The entire month of December has been eventful for the Kentucky case this year. There have been several happenings regarding the case which has been going on for almost two years by now. Inbound and rebound, the case was scheduled to be heard on December 6th in front of Judge Thomas Wingate.

The Story So Far

The Kentucky case involved seizure and potential forfeiture of 141 internet gambling domain names in Kentucky. The seizure and forfeiture occurred in 2008 leading to immediate reaction from Interactive Media Entertainment and Gaming Association (iMEGA) and Interactive Gaming Council (IGC) on behalf of domain name owners. They hired lawyers to fight against the seizure, asserting it as illegal and lacking due procedures. What’s noteworthy is that the sites which risk seizure are the famous giants in the gambling industry such as Absolute Pokers, Bodog, PokerStars, Ultimate Bet, and Full Tilt Poker.

The case has progressed through twists and turns going to Supreme Court and back to Circuit Court and so forth. Now Kentucky attorneys are of the opinion that the 141 sites should be split up into several groups. They have submitted a statement to the court against the legal documents filed by the Commonwealth. The statement says: “In order to effectively manage the large number of sites, the Commonwealth suggests that the determination of identification and ownership of sites occur in groups. The Commonwealth requests that the initial group consist of playersonly.com, sportsbook.com, sportsinteraction.com, mysportsbook.com, and linesmaker.com.”

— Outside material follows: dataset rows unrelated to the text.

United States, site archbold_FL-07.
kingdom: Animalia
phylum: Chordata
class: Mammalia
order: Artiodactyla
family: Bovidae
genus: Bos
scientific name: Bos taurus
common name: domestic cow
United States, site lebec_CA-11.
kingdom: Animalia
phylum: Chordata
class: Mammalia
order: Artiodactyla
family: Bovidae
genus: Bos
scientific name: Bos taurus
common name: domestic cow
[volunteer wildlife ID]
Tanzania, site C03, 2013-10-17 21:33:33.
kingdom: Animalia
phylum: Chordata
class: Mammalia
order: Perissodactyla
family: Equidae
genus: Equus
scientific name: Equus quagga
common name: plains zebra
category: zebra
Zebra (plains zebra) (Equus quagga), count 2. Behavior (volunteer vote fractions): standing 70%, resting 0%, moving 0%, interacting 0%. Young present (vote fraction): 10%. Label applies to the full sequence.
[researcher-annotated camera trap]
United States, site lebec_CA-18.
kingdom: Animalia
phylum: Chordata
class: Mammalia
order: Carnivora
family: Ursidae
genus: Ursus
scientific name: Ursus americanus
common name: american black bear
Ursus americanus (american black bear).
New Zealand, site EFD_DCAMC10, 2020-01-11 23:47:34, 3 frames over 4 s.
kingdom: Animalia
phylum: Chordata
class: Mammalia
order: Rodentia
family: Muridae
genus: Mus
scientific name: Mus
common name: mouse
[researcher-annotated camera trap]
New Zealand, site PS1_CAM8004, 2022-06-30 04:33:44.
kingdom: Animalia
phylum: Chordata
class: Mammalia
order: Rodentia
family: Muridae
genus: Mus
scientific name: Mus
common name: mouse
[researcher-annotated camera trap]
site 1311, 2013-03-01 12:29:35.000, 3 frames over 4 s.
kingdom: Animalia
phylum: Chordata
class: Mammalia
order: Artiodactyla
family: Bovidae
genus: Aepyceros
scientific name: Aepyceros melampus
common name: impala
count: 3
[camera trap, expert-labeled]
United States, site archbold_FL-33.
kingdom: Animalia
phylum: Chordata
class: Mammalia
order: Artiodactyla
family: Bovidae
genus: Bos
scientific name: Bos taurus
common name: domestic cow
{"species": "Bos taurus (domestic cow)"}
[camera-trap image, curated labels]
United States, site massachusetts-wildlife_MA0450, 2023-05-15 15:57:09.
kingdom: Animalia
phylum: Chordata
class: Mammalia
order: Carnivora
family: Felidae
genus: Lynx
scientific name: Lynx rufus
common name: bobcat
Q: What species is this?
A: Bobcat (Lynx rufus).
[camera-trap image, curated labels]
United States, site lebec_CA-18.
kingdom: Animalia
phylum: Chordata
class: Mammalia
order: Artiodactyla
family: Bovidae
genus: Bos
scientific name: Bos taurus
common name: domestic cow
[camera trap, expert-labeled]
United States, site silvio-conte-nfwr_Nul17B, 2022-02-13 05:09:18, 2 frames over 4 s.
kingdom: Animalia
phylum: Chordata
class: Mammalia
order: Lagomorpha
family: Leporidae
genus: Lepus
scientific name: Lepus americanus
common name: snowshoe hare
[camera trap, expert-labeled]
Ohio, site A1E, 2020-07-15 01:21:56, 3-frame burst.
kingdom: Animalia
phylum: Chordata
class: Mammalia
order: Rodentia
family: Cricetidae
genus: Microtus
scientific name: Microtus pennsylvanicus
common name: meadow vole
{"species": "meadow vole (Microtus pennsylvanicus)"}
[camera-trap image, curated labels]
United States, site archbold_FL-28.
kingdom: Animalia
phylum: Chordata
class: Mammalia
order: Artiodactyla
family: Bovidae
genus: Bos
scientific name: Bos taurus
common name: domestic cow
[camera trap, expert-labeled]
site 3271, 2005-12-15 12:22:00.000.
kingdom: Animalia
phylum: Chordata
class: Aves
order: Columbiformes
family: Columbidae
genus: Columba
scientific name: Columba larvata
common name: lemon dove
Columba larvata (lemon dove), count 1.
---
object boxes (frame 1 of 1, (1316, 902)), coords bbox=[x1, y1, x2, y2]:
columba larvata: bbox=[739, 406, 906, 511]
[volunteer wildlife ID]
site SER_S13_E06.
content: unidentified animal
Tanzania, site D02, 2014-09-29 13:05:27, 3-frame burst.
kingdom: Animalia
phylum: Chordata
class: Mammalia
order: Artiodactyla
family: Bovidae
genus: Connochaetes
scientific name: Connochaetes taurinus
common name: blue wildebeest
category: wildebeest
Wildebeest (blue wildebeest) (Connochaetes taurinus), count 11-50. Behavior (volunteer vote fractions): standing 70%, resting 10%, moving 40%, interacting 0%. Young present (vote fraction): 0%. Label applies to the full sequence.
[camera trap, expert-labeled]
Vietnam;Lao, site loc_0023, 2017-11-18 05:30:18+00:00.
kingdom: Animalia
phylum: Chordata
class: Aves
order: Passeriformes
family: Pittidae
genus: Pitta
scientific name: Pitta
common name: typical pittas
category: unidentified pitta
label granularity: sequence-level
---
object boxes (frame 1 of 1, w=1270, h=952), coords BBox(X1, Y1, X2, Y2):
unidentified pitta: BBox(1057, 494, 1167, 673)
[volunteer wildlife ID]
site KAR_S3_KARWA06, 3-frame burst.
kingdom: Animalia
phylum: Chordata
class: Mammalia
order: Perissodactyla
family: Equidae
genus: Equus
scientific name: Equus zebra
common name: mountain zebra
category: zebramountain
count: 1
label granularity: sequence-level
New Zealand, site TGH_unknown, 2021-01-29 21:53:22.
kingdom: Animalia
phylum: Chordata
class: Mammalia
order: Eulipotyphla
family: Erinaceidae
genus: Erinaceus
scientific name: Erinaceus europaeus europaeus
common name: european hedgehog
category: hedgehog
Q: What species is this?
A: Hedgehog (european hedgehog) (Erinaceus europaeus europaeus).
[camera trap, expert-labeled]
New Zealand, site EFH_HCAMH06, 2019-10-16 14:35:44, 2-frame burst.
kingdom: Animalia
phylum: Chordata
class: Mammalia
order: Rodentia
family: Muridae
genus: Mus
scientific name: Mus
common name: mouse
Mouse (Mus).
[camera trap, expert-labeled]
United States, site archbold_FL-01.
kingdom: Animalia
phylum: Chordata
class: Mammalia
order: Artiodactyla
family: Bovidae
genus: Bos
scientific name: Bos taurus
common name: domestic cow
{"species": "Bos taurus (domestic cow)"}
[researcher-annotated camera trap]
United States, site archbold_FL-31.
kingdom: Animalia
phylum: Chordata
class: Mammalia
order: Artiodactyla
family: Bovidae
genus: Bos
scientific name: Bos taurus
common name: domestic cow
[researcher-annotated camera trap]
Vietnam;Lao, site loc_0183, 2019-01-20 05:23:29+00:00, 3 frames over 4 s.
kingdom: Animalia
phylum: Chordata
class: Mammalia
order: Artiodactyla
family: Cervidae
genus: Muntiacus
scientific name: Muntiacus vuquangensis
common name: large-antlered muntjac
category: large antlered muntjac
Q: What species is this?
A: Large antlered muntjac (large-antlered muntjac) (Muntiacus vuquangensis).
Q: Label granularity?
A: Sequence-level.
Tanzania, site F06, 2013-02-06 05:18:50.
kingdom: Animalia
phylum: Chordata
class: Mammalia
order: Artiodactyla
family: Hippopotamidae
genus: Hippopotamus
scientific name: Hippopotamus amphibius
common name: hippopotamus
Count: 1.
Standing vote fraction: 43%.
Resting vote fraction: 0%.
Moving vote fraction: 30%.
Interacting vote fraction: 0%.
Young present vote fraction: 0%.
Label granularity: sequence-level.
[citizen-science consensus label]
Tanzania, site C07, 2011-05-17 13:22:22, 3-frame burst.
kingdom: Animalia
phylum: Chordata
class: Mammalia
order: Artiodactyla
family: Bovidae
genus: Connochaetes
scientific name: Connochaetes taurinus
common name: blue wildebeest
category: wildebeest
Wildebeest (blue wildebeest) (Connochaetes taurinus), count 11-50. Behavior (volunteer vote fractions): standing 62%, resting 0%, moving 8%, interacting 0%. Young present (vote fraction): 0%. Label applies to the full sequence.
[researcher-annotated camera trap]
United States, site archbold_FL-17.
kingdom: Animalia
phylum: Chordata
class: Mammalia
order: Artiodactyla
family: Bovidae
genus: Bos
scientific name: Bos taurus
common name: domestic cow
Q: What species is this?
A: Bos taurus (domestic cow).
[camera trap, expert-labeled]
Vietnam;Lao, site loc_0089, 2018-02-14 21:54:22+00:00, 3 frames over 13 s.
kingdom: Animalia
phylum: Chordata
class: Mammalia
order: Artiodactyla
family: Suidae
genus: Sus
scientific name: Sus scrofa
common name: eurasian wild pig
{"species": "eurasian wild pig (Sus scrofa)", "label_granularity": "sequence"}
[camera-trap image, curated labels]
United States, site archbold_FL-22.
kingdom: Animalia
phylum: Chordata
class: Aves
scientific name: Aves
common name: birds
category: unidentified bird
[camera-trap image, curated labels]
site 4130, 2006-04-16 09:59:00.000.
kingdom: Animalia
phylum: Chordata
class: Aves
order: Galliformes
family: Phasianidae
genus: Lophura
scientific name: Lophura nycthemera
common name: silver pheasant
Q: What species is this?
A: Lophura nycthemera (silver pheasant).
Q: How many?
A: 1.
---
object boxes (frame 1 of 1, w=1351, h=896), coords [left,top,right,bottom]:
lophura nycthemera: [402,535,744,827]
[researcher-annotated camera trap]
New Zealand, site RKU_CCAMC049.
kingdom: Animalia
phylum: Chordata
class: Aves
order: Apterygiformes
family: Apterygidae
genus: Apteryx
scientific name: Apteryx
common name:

The organization or group which puts forth a claim to own the sites will be asked to file a Motion to Intervene and to file amicus briefs in the case within 30 days. The briefs according to Judge Wingate should focus on the matter of determining whether or not associational standing fits the case.

The Present Situation

Further to the hearing on 6th, another hearing was conducted in Frankfort, Kentucky, on December 13th. But, no ruling was executed on iMEGA’s Motion to Intervene. On December 17th, Judge Wingate was supposed to give his verdicts regarding which domains are to be permanently handed over to the state of Kentucky. This was to be decided after considering which domain owners have obeyed his order to ban Kentucky online gamblers. He issued an Order of Abeyance, thereby calling a freeze which would maintain the status quo of the case for 30 days.

Reactions Of The Parties Involved

Another important fact worth noting is that Judge Wingate acknowledged that Yatahay Limited owned TruePoker.com. According to him even if another company may operate the TruePoker.com website, iMEGA has proved that Yatahay Limited owns TruePoker.com. “But it is still unclear whether associational standing applies here in an in rem proceeding,” he said. Earlier the affidavits’ authenticities, which were filed to prove that Yatahay Limited was a member of iMEGA, were fervently questioned by The State.

The iMEGA Chairman Joe Brennan asserts, “It seems by the court’s brief that they’ve accepted that iMEGA has met the requirements for associational standing as laid out by the State Supreme Court.”

Considering the tactics used by the lawyers, it is rather evident that they are playing unfair with the online gambling industry. They have tried to evade proper defense for the owners of the domain names. Besides this, there have been unprofessional ways used for getting information which can increase the controversy of a very superficial case. In the end what matters is to see if it will be discerned appropriate to allow an association to intervene in an in rem matter like the one in this controversial Kentucky case.